BEGIN Data rows

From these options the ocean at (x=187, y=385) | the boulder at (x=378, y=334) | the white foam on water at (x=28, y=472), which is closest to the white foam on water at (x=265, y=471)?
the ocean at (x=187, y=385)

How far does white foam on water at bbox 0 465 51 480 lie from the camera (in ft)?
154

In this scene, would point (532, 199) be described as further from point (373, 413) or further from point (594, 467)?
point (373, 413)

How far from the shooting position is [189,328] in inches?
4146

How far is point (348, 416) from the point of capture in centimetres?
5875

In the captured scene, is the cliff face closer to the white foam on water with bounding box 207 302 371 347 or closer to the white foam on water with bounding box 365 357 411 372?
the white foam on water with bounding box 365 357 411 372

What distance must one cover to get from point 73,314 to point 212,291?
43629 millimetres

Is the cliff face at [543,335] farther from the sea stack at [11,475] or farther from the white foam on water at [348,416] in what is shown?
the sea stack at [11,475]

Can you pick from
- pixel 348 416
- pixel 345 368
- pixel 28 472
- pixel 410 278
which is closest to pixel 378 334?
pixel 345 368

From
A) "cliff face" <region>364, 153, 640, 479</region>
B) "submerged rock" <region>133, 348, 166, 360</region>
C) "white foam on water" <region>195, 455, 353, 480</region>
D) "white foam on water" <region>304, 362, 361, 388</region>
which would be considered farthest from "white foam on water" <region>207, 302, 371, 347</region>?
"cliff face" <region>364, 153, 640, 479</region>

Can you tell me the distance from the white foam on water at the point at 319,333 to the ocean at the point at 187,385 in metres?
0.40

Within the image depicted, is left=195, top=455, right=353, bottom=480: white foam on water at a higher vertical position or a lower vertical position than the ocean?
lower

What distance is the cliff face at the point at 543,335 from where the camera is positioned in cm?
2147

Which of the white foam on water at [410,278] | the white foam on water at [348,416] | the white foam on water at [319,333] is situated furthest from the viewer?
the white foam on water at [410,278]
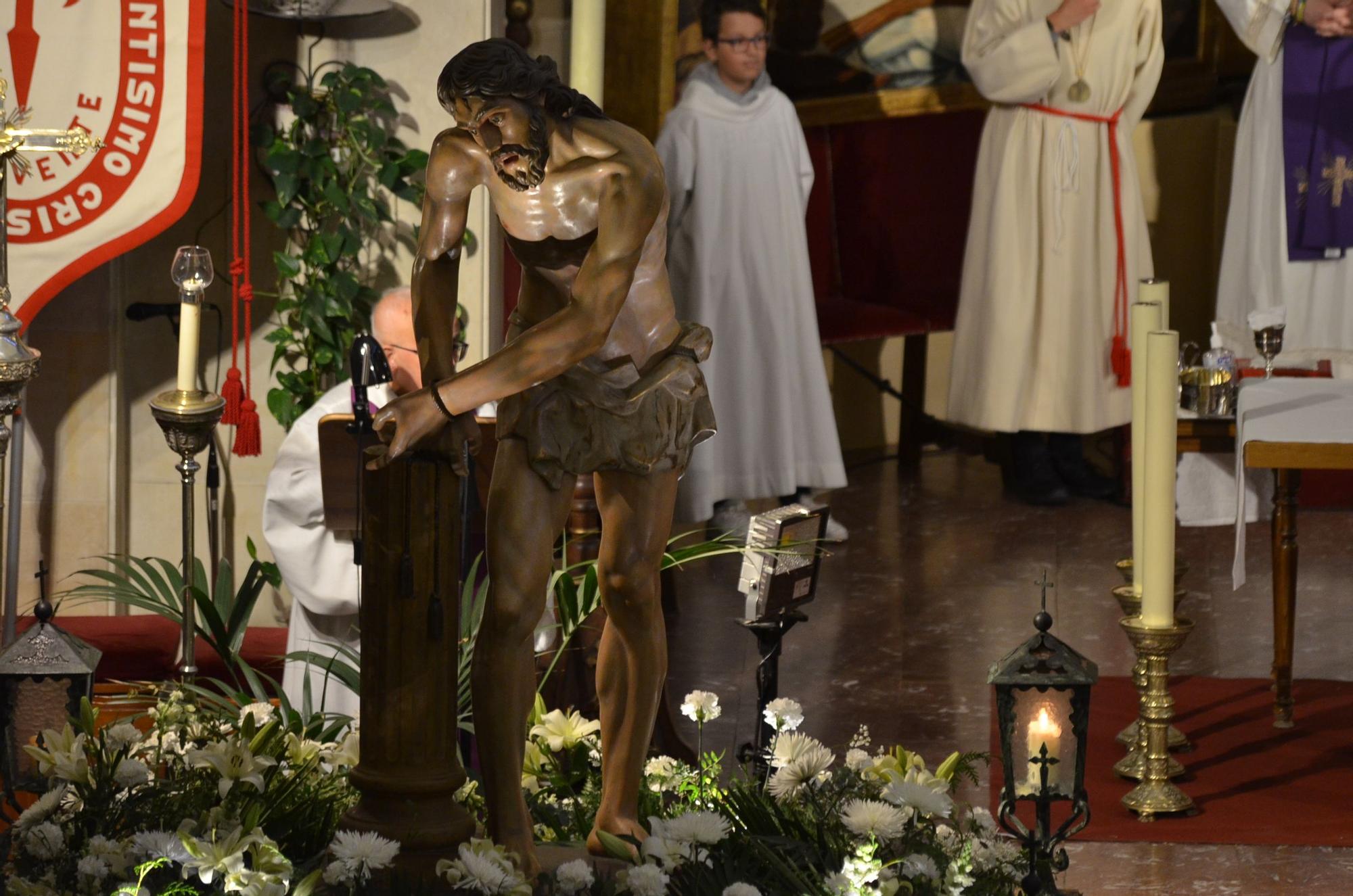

END Data rows

● Objective
Copy word for word the part of the data that begins with the line containing "How far does" and runs to the end of the data, including both of those ends. Leave the pictures out of your copy.

● The answer
How far does white foam on water at bbox 0 465 51 480 lie from the camera (in ft)?
154

In this scene, would point (532, 199) be described as further from point (373, 413) or further from point (594, 467)?
point (373, 413)

How far from the shooting position is [189,328] in inches?
4146

How far is point (348, 416) from the point of capture in centimetres?
5875

In the captured scene, is the cliff face closer to the white foam on water with bounding box 207 302 371 347 or closer to the white foam on water with bounding box 365 357 411 372?
the white foam on water with bounding box 365 357 411 372

What distance must one cover to get from point 73,314 to point 212,291?
43629 millimetres

Is the cliff face at [543,335] farther from the sea stack at [11,475] or farther from the white foam on water at [348,416] in what is shown?
the sea stack at [11,475]

Can you pick from
- pixel 348 416
- pixel 345 368
- pixel 28 472
- pixel 410 278
which is closest to pixel 378 334?
pixel 345 368

From
A) "cliff face" <region>364, 153, 640, 479</region>
B) "submerged rock" <region>133, 348, 166, 360</region>
C) "white foam on water" <region>195, 455, 353, 480</region>
D) "white foam on water" <region>304, 362, 361, 388</region>
which would be considered farthest from "white foam on water" <region>207, 302, 371, 347</region>?
"cliff face" <region>364, 153, 640, 479</region>

Can you tell me the distance from the white foam on water at the point at 319,333 to the ocean at the point at 187,385 in metres?
0.40

Within the image depicted, is left=195, top=455, right=353, bottom=480: white foam on water at a higher vertical position or a lower vertical position than the ocean?
lower

What distance is the cliff face at the point at 543,335 from where the camera is positioned in cm?
2147

Which of the white foam on water at [410,278] | the white foam on water at [348,416] | the white foam on water at [319,333] is situated furthest from the viewer?
the white foam on water at [410,278]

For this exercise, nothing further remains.